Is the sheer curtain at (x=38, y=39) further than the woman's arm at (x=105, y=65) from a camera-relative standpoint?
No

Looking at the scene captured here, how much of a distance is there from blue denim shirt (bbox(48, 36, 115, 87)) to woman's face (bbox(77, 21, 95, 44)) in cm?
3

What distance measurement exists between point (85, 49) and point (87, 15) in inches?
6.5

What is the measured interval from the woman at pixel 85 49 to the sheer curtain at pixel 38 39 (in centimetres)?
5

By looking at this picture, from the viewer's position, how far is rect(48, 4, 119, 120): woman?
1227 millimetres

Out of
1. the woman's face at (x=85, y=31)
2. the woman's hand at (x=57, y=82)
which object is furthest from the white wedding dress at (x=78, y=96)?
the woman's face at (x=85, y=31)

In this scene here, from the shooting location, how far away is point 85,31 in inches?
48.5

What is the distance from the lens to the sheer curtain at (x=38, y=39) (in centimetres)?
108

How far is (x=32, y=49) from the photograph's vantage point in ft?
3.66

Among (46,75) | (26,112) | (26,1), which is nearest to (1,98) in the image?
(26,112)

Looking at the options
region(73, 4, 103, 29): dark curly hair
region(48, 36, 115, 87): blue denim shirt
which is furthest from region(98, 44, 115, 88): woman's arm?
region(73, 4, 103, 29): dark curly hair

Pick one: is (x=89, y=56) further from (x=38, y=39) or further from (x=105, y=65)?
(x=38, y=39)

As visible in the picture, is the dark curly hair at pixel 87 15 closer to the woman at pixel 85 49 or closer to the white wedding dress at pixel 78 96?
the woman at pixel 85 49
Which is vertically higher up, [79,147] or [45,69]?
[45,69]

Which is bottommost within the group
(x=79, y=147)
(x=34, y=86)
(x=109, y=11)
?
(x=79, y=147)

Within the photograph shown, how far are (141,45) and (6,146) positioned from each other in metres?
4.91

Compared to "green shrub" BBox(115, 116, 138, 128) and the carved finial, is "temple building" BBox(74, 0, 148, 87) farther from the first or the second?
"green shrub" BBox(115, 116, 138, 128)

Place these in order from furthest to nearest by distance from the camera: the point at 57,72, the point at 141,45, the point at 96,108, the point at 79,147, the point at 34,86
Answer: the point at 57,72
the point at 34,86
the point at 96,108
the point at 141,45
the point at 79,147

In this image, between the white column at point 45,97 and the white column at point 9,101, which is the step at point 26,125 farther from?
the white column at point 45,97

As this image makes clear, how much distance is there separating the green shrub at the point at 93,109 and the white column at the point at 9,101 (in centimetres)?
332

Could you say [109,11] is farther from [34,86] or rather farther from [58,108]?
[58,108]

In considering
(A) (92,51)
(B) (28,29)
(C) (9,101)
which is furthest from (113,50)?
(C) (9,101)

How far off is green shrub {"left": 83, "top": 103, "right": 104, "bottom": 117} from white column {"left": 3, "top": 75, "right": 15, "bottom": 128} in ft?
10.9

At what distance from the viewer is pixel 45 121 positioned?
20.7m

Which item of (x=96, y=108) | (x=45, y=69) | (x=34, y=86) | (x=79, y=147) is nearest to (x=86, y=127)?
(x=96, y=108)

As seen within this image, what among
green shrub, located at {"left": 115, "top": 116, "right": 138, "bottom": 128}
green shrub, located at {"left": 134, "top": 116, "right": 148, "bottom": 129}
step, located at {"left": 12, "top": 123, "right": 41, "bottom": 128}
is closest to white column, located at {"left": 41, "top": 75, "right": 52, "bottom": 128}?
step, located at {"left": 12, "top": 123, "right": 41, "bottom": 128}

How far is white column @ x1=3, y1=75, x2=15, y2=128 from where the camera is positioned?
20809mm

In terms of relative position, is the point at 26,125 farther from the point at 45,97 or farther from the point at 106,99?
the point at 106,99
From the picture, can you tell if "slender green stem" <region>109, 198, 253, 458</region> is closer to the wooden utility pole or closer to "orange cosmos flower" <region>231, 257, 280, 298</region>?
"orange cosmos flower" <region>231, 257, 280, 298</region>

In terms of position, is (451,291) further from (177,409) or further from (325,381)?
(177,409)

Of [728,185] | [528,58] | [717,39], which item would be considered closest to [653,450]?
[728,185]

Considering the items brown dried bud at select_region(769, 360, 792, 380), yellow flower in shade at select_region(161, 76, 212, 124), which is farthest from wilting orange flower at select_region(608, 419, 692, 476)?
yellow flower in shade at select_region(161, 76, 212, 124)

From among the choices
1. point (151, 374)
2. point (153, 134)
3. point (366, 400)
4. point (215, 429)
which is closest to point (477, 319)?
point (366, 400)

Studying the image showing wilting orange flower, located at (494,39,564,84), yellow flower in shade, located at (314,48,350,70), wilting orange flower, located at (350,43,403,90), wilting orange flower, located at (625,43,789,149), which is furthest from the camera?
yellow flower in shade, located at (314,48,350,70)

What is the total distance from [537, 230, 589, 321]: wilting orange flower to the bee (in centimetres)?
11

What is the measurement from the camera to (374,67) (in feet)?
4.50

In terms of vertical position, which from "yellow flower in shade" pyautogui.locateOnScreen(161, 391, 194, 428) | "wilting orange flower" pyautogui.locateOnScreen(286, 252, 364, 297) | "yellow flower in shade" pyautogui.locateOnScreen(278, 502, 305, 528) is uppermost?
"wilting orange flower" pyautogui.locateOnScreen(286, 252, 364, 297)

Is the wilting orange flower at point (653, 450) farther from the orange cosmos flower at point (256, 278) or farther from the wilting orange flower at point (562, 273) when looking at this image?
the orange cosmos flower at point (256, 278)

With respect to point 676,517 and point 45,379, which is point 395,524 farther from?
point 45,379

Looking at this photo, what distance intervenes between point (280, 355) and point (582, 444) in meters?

----------------------------------------

WRITTEN INSTRUCTION:
The lines to reproduce run from the one that contains "Of [728,185] |" through the last line above; copy them exactly.

OUTPUT:
Of [728,185] | [528,58] | [717,39], which item would be considered closest to [653,450]?
[728,185]

Considering the items brown dried bud at select_region(769, 360, 792, 380), yellow flower in shade at select_region(161, 76, 212, 124), which is farthest from wilting orange flower at select_region(608, 419, 692, 476)?
yellow flower in shade at select_region(161, 76, 212, 124)

From among the choices
1. point (151, 374)
2. point (153, 134)
3. point (366, 400)
4. point (215, 429)
which is closest to point (477, 319)?
point (366, 400)

Studying the image showing wilting orange flower, located at (494,39,564,84), yellow flower in shade, located at (314,48,350,70), wilting orange flower, located at (350,43,403,90), wilting orange flower, located at (625,43,789,149), which is furthest from the camera?
yellow flower in shade, located at (314,48,350,70)

What is the total distance from [537, 230, 589, 321]: wilting orange flower to the bee (in centimetres)?
11

What is the measurement from the camera to (374,67) (in feet)?
4.50

In terms of vertical position, which from "yellow flower in shade" pyautogui.locateOnScreen(161, 391, 194, 428) | "wilting orange flower" pyautogui.locateOnScreen(286, 252, 364, 297) | "yellow flower in shade" pyautogui.locateOnScreen(278, 502, 305, 528) is uppermost?
"wilting orange flower" pyautogui.locateOnScreen(286, 252, 364, 297)

Is the wilting orange flower at point (653, 450) farther from the orange cosmos flower at point (256, 278) or farther from the wilting orange flower at point (562, 273) when looking at this image?
the orange cosmos flower at point (256, 278)

With respect to point 676,517 and point 45,379, which is point 395,524 farther from?
point 45,379

Looking at this photo, what distance intervenes between point (280, 355) and point (582, 444) in meters?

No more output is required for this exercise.